Prevalence has also increased. In 1999, less than 8 percent of people in the United States took antidepressants. By 2014, that percentage had increased to more than 12 percent.

This review doesn’t indicate that SSRIs are deadly, or that patients taking antidepressants should immediately discontinue their use.

But it does place an emphasis on the importance of education.

Yuet says that health professionals are generally aware of the risk of bleeding, but patients often are not.

Therefore, it’s crucial for physicians to help fill this knowledge gap with their patients.

In a press release, Yuet emphasizes the importance of physicians educating their patients on problems to watch out for, particularly if they’re taking SSRIs with other medications.

These symptoms include dark, tarry stool or bright red blood in the stool — telltale signs of gastrointestinal bleeding.

The first 30 days of SSRI therapy are most important when it comes to monitoring.

Finally, it’s worth having a conversation with your doctor to assess the risks of taking certain medications in the first place, says Yuet.

“It is important to weigh the risks versus benefits of starting or continuing medications that may increase bleeding risk, especially since that risk may compound with concurrent use,” she told Healthline.

“Providers and pharmacists should educate patients on how to detect signs and symptoms of gastrointestinal bleeding (more common) and intracranial bleeding (less common).
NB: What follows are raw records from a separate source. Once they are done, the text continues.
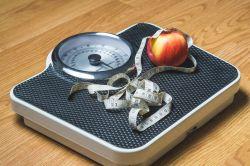 Nejextrémnější diety celebrit a modelek. Neničte si zdraví!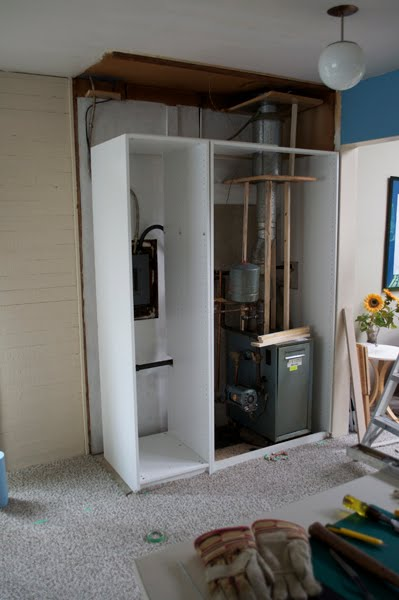 Cabinet to hide the boiler and fuse box — LiveModern: Your Best Modern HomeLiveModern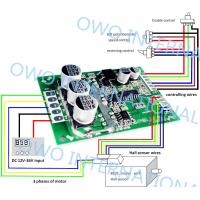 Quality Overload Protection Brushless DC Motor Driver Board Pure Hardware Built Circuit wholesale
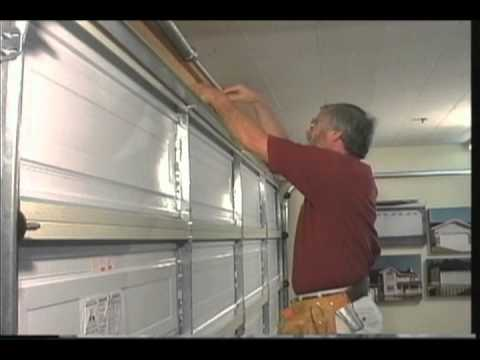 Garage Door Brace martin garage door adjustable strut - youtube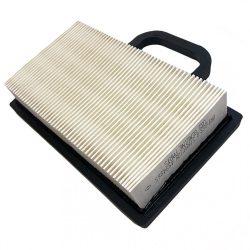 Briggs & Stratton levegőszűrő ( táska ) betét - 18 HP - 20 HP - eredeti alkatrész * **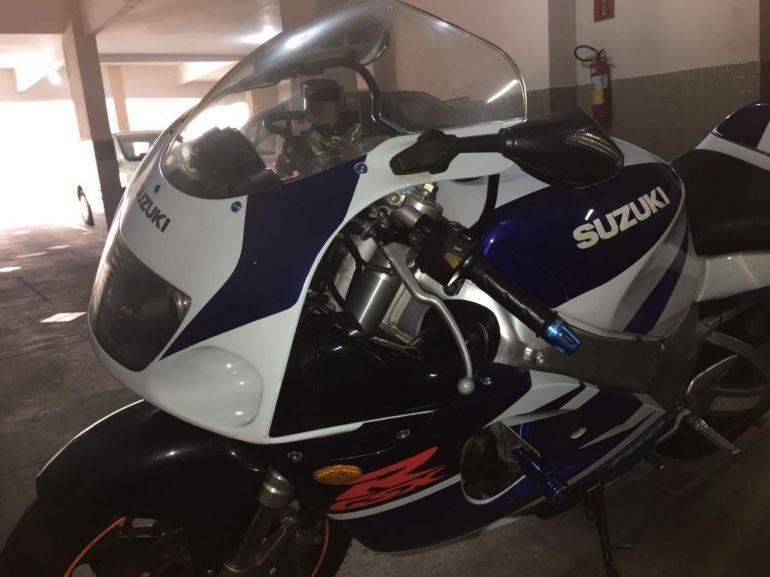 Suzuki GSX R 750 W - Foto #2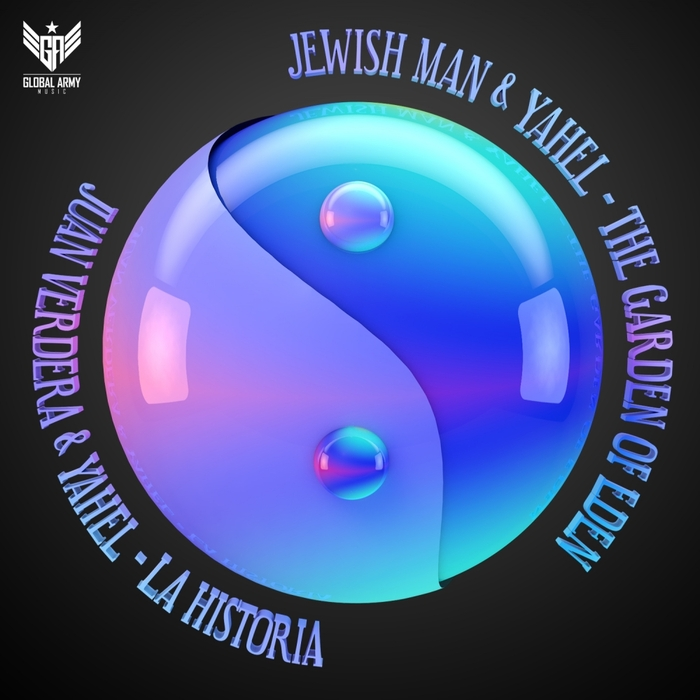 Jewish Man & Yahel - The Garden Of Eden (Original Mix)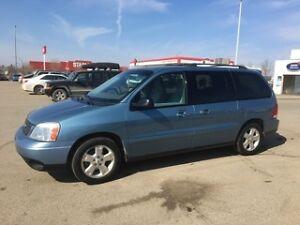2007 Ford Freestar 4.2 Minivan, Van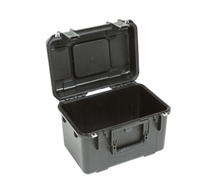 iSeries 1610-10 Waterproof Utility Case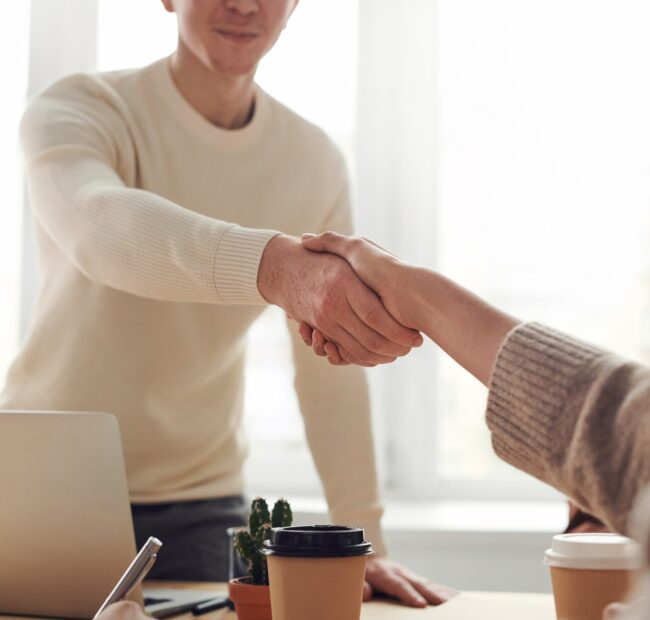Master The Handoff From Sales to Customer Success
Additionally, providers and pharmacists should conduct a thorough medication history at each visit if the patient takes an SSRI to detect the use of over-the-counter therapies that patients often start themselves,” she added.

SSRI medications are commonly prescribed as antidepressants, but they can interact with common over-the-counter medications in adverse ways.

One of those side effects is the risk of gastrointestinal bleeding.

It’s important to know the risk. Talk to your doctor about the medications you’re taking, both prescription and nonprescription, and assess the risks and benefits.